Bei den Siedlern in der Nordweststadt von Karlsruhe zählt immer noch der Zusammenhalt

Frau
Gerlinde Degen. Foto: Gerlinde Degen

„Eigentlich ist die Nordweststadt ein Teil von uns. Und nicht umgekehrt. Denn wir waren zuerst da.“ Mit wir meint Gerlinde Degen die Siedlergemeinschaft Eigenhandbau Karlsruhe. Keine Frage, die Vorsitzende der Gemeinschaft hat Recht. Als sich nach dem Ersten Weltkrieg fast schon wie Pioniere Familien in den Hardtwald aufmachten, um dort eine neue Siedlung entstehen zu lassen, gab es noch keine Nordweststadt.

Allein Bäume des Binsenschlauchwaldes befanden sich auf dem vorgesehen Bauareal. Auf einer Fläche von rund fünf Hektar, ist in einem Grundbucheintrag aus dem Jahr 1922 nachzulesen, durften die hochmotivierten Häuslebauer ihren Traum vom Eigenheim mit Nutzgarten verwirklichen.

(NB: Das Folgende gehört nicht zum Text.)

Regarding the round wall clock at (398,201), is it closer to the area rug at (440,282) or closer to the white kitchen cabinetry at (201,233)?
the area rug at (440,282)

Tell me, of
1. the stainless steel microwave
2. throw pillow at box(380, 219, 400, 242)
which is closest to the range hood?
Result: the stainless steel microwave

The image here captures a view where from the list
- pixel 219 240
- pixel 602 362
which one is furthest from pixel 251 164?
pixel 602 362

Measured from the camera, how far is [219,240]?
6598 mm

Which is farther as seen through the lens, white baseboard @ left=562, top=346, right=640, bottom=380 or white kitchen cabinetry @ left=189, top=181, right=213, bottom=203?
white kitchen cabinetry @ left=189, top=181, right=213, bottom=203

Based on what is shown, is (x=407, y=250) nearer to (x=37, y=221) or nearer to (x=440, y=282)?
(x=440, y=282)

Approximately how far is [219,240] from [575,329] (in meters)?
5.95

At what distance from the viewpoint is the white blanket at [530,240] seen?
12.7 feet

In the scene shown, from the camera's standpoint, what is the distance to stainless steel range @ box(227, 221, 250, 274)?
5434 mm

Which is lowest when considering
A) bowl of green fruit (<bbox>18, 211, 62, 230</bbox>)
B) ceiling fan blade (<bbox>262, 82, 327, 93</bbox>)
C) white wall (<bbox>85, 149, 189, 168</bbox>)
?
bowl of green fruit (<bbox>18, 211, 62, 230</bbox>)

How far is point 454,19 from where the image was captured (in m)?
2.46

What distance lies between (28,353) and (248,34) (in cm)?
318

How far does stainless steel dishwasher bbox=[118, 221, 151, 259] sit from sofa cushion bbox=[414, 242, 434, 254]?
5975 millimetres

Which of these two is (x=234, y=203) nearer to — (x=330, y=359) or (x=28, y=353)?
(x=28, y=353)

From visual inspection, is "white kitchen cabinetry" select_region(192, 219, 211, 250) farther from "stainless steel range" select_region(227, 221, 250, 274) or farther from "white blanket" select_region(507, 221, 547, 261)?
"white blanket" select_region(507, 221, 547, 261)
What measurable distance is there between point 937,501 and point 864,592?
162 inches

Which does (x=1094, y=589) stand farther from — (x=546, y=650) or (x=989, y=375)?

Die eigentliche Genossenschaft wurde 1920 gegründet. Somit hätte man 2020 ein Jubiläum begehen können. Coronabedingt war in den vergangenen zwei Jahren allerdings an Feiern nicht zu denken, somit wird die Eigenhandbau in diesem Jahr somit 100 plus zwei Jahre alt. Gefeiert wurde an diesem Samstag.

Große Nachfrage nach Wohnungen in Karlsruhe

Damit keine Missverständnisse aufkommen: Der damalige Tenor der Baufamilien war nicht getragen vom Wunsch, ins Grüne zu ziehen, sondern fast ausschließlich von ganz pragmatischen Beweggründen. Nach dem Ersten Weltkrieg, verkündet die Chronik der Genossenschaft, „bestand infolge jahrelangen Ruhens jeder Wohnbautätigkeit auch in Karlsruhe eine große Nachfrage nach Wohnungen“. Zudem schnellten nach dem Krieg die Hochzeitszahlen exorbitant nach oben. Was wiederum zahlreiche Familiengründungen zur Folge hatte.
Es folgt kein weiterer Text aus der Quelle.